▸ WORK TO COMPLETE
Could you copy, word for word, the part of the whisky detection dogs article that opens with the words containing "Bran and Rocco are" and closes with "distillery in the U.K."?

▸ PASSAGE SHOWN
A Huge Scotch Distillery Just Hired These Adorable Detection Dogs for a Secret Project

Bran and Rocco are here to sniff out the bad barrels

Bran and Rocco, two detection dogs being used by a whisky maker in Scotland
Bran and Rocco, two detection dogs being used by a whisky maker in Scotland
B.W.Y. Canine

Meet Bran and Rocco. They are very good boys helping the Scotch industry.

These two cocker spaniels are being used to identify imperfections in whisky casks at the Grant’s Whisky distillery in the U.K.

Rocco (aka “Whisky Dog”) helps the distillery staff identify wooden casks which have imperfections; those casks are then set aside and not used by cooperage. The training took eight months, though exactly what the dogs are sniffing out is, unfortunately, confidential; supposedly, detection dogs have “never been trained to perform this very special task in the U.K. or Europe,” according to B.W.Y. Canine, a supplier of detection dogs. (Note: Bran trained alongside Rocco but the distillery only needed one dog; he will be used at other whisky distilleries.)

“There are no other dogs doing this in any other whisky distillery,” says the dogs’ trainer Stuart Phillips. “It hasn’t been an easy process and because no one has ever done this before, I’ve had no where to go to for advice, like I would when training other dogs for explosives, tobacco or drugs. For over eight months I’ve had to keep this whole project quiet, so it’s great that this is now in the news and people can hear about the worlds first whisky dogs which were trained in Pembrokeshire for a huge Scotch whisky maker.”

Grant’s is the third-largest Scotch whisky maker in the world. And their need for barrel integrity is apparent; their trademark is a Triple Wood 12, which matures in three different types of casks.

▸ ENTRIES SHOWN
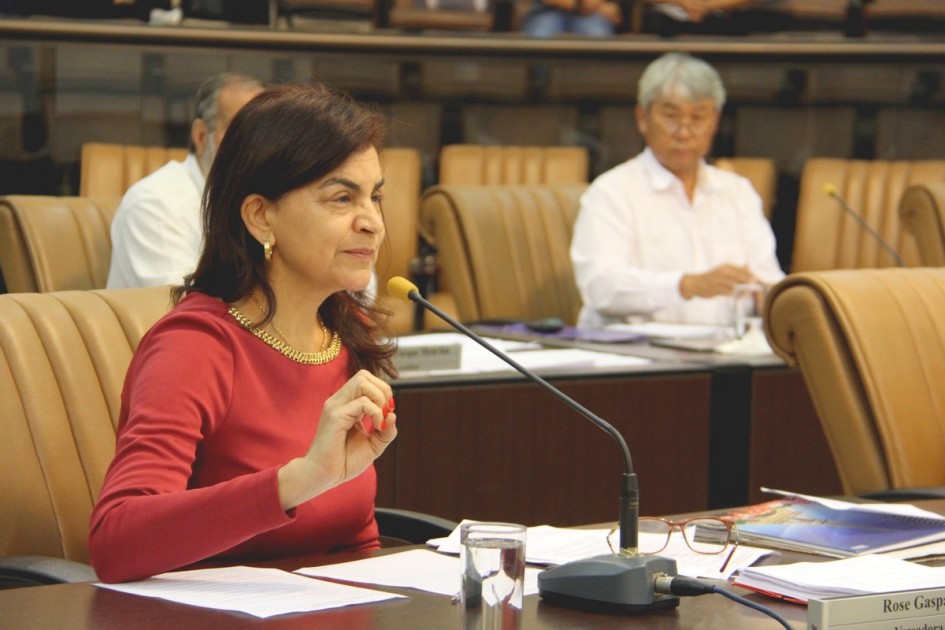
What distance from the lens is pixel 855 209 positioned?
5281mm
--
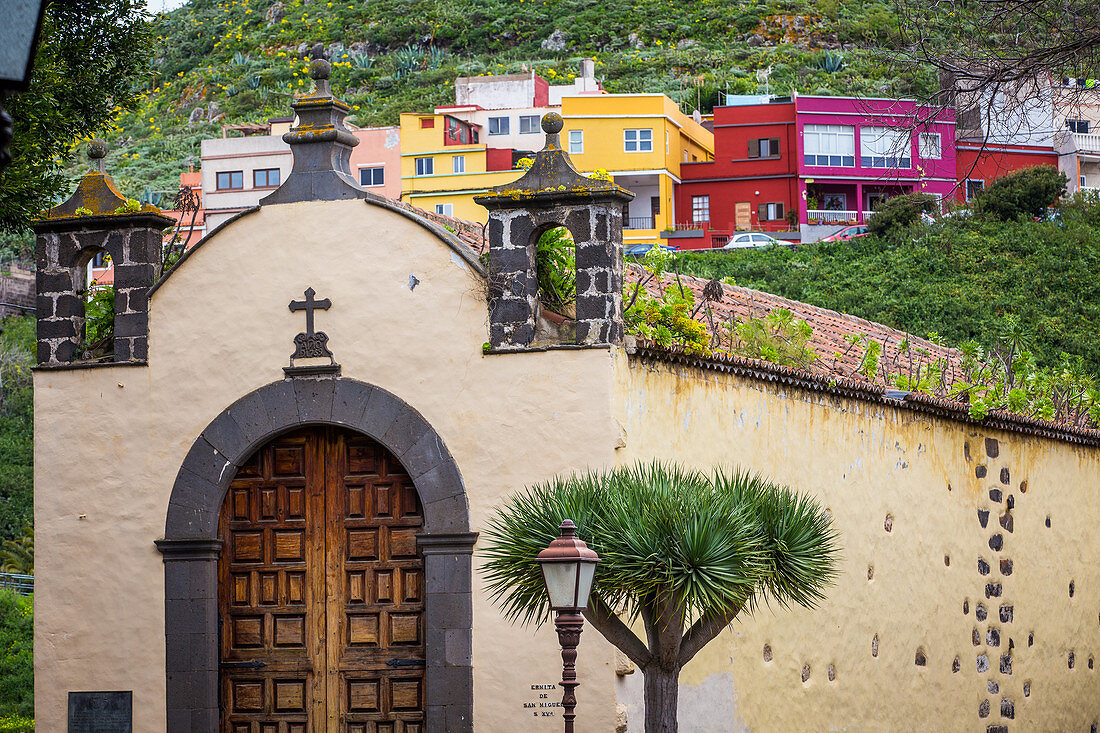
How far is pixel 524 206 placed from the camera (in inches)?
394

▸ YOUR RESPONSE
Bran and Rocco are here to sniff out the bad barrels

Bran and Rocco, two detection dogs being used by a whisky maker in Scotland
Bran and Rocco, two detection dogs being used by a whisky maker in Scotland
B.W.Y. Canine

Meet Bran and Rocco. They are very good boys helping the Scotch industry.

These two cocker spaniels are being used to identify imperfections in whisky casks at the Grant’s Whisky distillery in the U.K.